'The Kid's Like Me:' Everything Kobe Bryant Said About His Daughter, Gianna, and Her Love of Basketball

Allen Berezovsky/Getty
Allen Berezovsky/Getty

Kobe Bryant and his 13-year-old daughter Gianna died on Sunday in a tragic helicopter crash in Calabasas, California. The death of the basketball legend has rocked not only sports fans, but people around the globe.

As much as he was a star, he was an all-star father. The 41-year-old shared four daughters with his wife, Vanessa Bryant: Natalia, 17, Gianna, 13, Bianka, 3, and Capri, born last June.

His daughter, Gianna, who also went by Gigi, had dreams of joining the WNBA and following in her father’s footsteps. The former Lakers player even coached her team at the Mamba Sports Academy, a training center that he opened. Bryant and his daughter were on their way to the training center when their helicopter crashed, killing the nine people onboard.

It is no secret that Bryant was proud of all of his daughters. His Instagram had become an account for sharing videos of both Gianna and his eldest, Natalia, playing sports. Gianna, though, truly shared her dad’s love of basketball and was “getting better every day.”

Bryant told Extra in July 2017, “[Gianna]’s pretty fierce. She loves playing, she loves shooting. She came to me last summer and asked if I would teach her the game a little bit, so she really just started playing, but she picked up things innately.”

And he told Jimmy Kimmel in 2018 that his daughter was looking forward to continuing his legacy and indeed had plans to join the WNBA.

Bryant said that she was quick to remind people of her plan: “[Gianna] will be standing next to me, and [fans] will be like, ‘You gotta have a boy. You and [wife Vanessa] gotta have a boy, you gotta have somebody carry on the tradition, the legacy.’ And she’s like, ‘Oh! I got this. Don’t need no boy for that! I got this.’ ”

The pair had a particularly special bond. Tethered by not just blood, but a love of the game, Gianna accompanied Bryant to games, even going viral after being caught on camera getting some advice from her father at a game between the Atlanta Hawks and the Brooklyn Nets.

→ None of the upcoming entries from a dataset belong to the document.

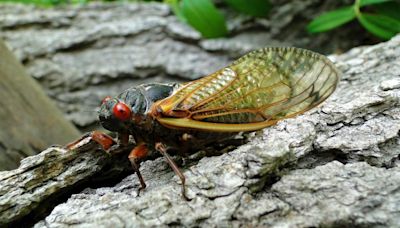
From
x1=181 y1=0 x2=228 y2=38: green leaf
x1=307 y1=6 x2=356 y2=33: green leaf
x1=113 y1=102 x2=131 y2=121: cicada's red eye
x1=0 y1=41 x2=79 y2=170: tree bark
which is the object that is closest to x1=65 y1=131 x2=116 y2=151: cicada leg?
x1=113 y1=102 x2=131 y2=121: cicada's red eye

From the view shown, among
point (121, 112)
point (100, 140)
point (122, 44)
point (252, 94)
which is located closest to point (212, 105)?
point (252, 94)

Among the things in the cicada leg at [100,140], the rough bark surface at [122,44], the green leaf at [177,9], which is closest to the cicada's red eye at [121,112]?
the cicada leg at [100,140]

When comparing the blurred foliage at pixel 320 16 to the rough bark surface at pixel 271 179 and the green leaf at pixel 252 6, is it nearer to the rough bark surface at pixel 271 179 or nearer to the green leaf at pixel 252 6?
the green leaf at pixel 252 6

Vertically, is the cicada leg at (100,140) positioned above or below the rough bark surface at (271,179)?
above

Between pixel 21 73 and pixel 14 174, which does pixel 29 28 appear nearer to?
pixel 21 73

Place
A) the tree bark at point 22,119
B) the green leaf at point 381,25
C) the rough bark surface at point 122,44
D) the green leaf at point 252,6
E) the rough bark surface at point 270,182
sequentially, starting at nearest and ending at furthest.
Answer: the rough bark surface at point 270,182 → the tree bark at point 22,119 → the green leaf at point 381,25 → the green leaf at point 252,6 → the rough bark surface at point 122,44

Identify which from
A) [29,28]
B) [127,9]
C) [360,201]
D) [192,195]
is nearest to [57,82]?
[29,28]

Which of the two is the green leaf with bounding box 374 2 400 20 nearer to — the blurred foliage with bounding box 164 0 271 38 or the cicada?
the blurred foliage with bounding box 164 0 271 38
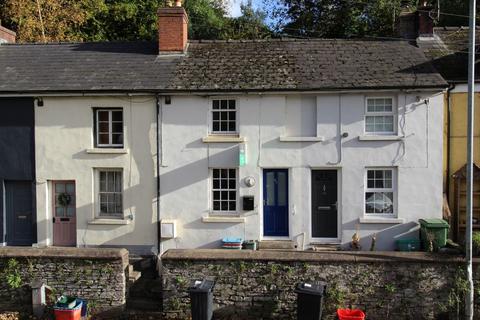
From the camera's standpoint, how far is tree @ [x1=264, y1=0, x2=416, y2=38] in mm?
28953

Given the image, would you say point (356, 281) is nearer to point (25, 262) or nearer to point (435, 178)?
point (435, 178)

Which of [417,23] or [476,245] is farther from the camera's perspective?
[417,23]

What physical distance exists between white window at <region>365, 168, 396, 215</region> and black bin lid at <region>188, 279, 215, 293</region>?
648cm

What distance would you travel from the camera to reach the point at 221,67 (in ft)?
50.9

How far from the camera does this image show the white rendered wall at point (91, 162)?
14.8 metres

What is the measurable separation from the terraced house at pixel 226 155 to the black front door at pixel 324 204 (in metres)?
0.03

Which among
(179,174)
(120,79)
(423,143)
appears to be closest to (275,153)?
(179,174)

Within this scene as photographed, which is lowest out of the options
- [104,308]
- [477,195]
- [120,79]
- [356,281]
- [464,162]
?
[104,308]

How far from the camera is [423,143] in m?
14.3

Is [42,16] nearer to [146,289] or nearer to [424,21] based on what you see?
[146,289]

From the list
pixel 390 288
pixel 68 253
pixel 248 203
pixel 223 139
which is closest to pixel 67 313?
pixel 68 253

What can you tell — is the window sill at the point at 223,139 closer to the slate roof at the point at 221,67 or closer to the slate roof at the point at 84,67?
the slate roof at the point at 221,67

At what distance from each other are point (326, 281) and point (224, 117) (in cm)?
650

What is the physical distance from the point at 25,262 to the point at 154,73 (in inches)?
287
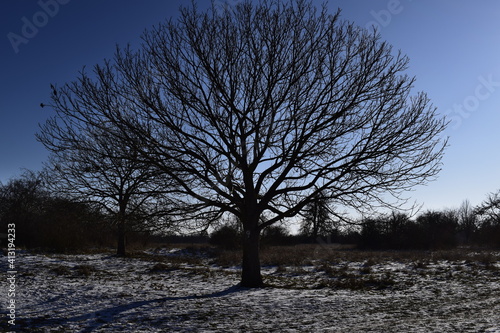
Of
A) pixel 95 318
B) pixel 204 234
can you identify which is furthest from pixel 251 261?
pixel 95 318

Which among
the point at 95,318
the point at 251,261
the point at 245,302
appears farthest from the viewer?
the point at 251,261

Lenny Ignelzi/AP/Shutterstock
Lenny Ignelzi/AP/Shutterstock

The legendary basketball player told the LA Times of Gianna’s love of basketball, “What I love about Gigi is her curiosity about the game. She’s very curious. Even in a heated situation in a game where it’s going back and forth, she can detach herself and come to me and ask a very specific question, which is not common. She’ll come over and say, ‘OK, on this particular trap when I’m trying to close the gap but she’s getting on the outside, do I need to change my angle?’ It’s a very specific question. That’s pretty damn cool.”

Allen Berezovsky/Getty
Allen Berezovsky/Getty

In 2014, Bryant told a story to The New Yorker about his daughter, revealing that it wasn’t just talent for the sport that he and Gigi shared — she also shared his temperament. While playing a game of Candy Land, Bryant had to decide whether or not to let his then 3-year-old daughter win. He said, “She obviously can see that I can win, so she’ll know that I’m not winning on purpose. Then what’s that teaching? So I just play the game, I win — and the kid goes ape s—. She knocked the board over. ‘Baaaaaaa!’ I was, like, ‘S—, the kid’s like me. Damn it.’ “

Harry How/Getty
Harry How/Getty

The five-time NBA champion retired from basketball in 2016, but said of watching his first Lakers game since retirement, with his daughter: “We just had so much fun because it was the first time I was seeing the game through her eyes. It wasn’t me sitting there, you know, as an athlete or a player or something like that, and you know it’s like about me, and I don’t like that. It was her, she was having such a good time.”

Maxx Wolfson/Getty
Maxx Wolfson/Getty

Bryant is survived by Vanessa, 37, and their three other daughters Natalia, 17, Bianka, 3, and Capri, 7 months.